*To do*:
Rewrite every caption in the listing below, substituting "Skógafoss" for each occurrence of "Skogafoss" and leaving all other text unchanged. Give only the caption text, without the pictures.
(Material shown Opens)
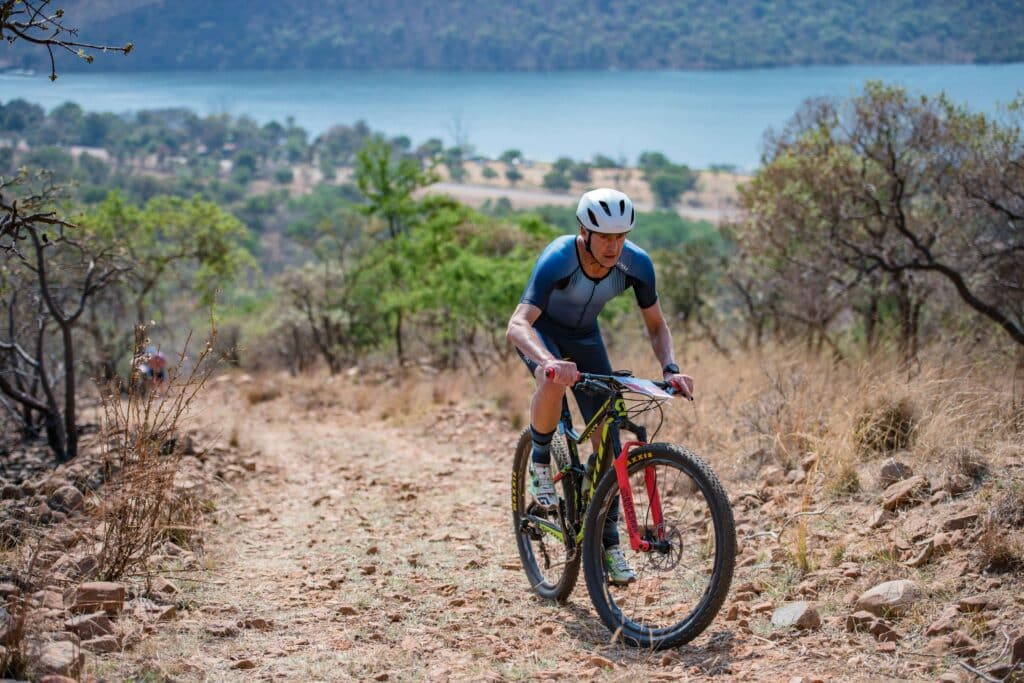 South African Off Road Triathlon In Gauteng At Buffelspoort Cyclist Climbs A Hill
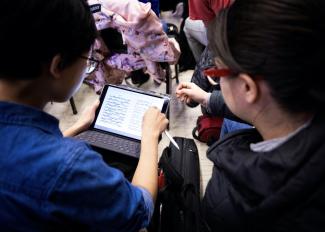 Students reading music off an iPad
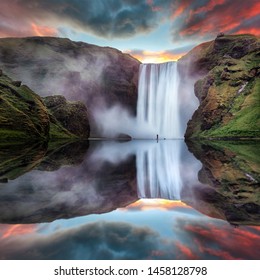 Icelandic Landscape. Classic long exposure view of famous Skogafoss waterfall with reflections. Dramatic Scenery of Iceland during sunset. majestic Skogafoss Waterfall in countryside with colorful sky - Powered by Shutterstock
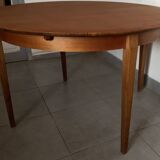 Scandinavian round teak dining table from the 60s extendable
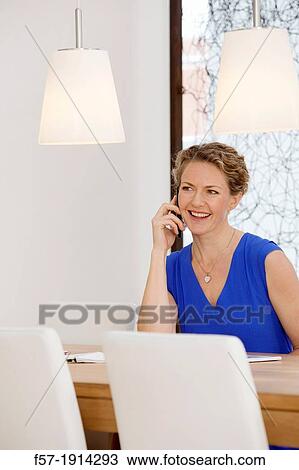 Confident young businesswoman talking on her smartphone View Large Photo Image Stock Image - Confident young businesswoman talking on her smartphone. Fotosearch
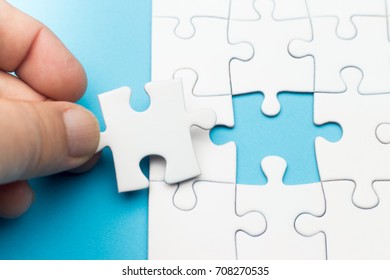 Hand Fitting Last Piece Puzzle Place Stock Photo (Edit Now) 708270535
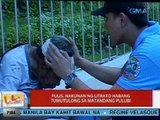 UB: Pulis, nakunan ng litrato habang tumutulong sa matandang pulubi sa Davao City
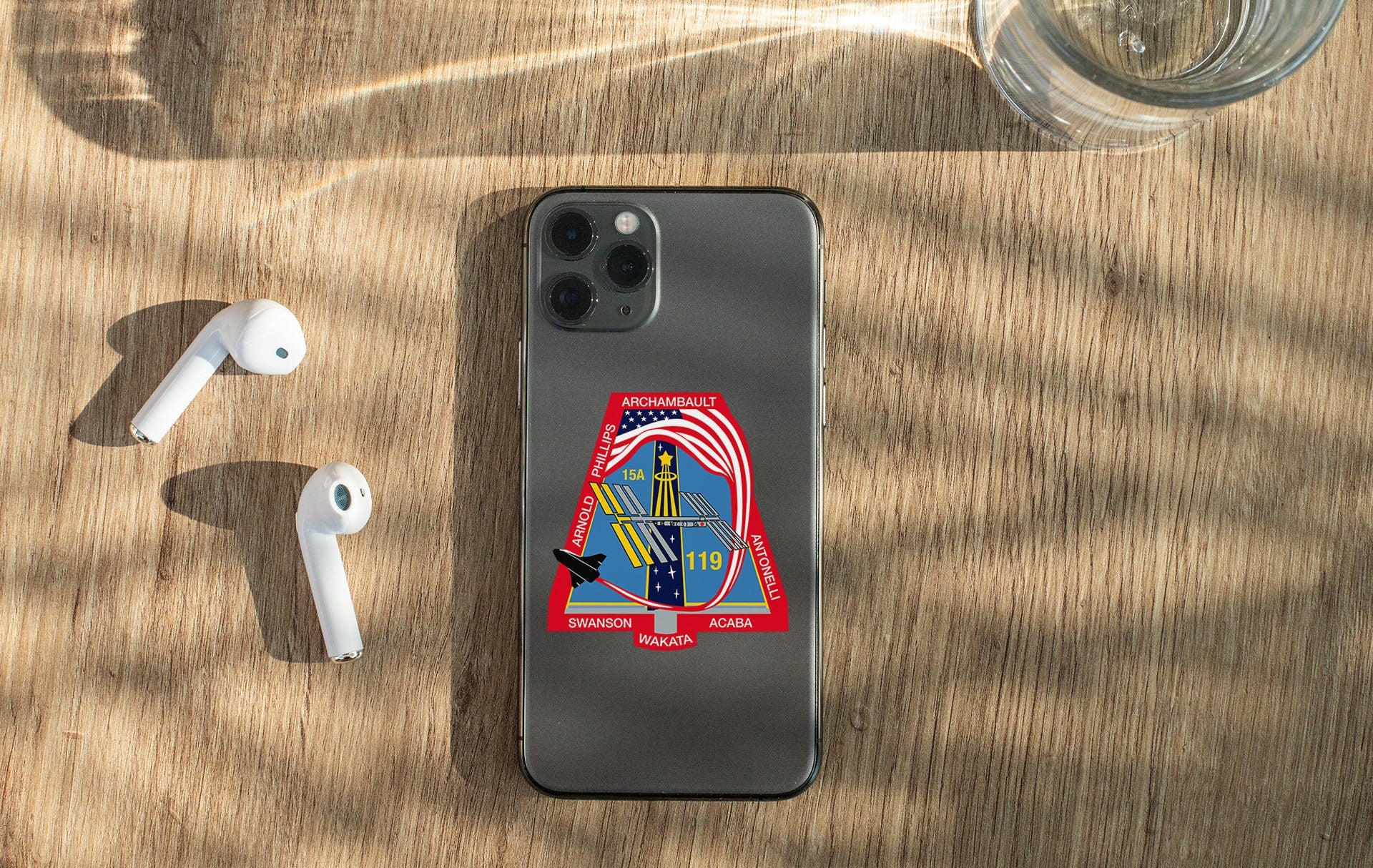 a phone with a sticker on it next to ear buds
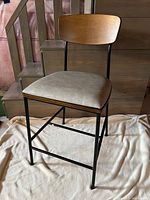 Full view of bar stool showing wood backrest, upholstered seat, metal frame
(Material shown Closes)
*Your response*:
 South African Off Road Triathlon In Gauteng At Buffelspoort Cyclist Climbs A Hill
 Students reading music off an iPad
 Icelandic Landscape. Classic long exposure view of famous Skógafoss waterfall with reflections. Dramatic Scenery of Iceland during sunset. majestic Skógafoss Waterfall in countryside with colorful sky - Powered by Shutterstock
 Scandinavian round teak dining table from the 60s extendable
 Confident young businesswoman talking on her smartphone View Large Photo Image Stock Image - Confident young businesswoman talking on her smartphone. Fotosearch
 Hand Fitting Last Piece Puzzle Place Stock Photo (Edit Now) 708270535
 UB: Pulis, nakunan ng litrato habang tumutulong sa matandang pulubi sa Davao City
 a phone with a sticker on it next to ear buds
 Full view of bar stool showing wood backrest, upholstered seat, metal frame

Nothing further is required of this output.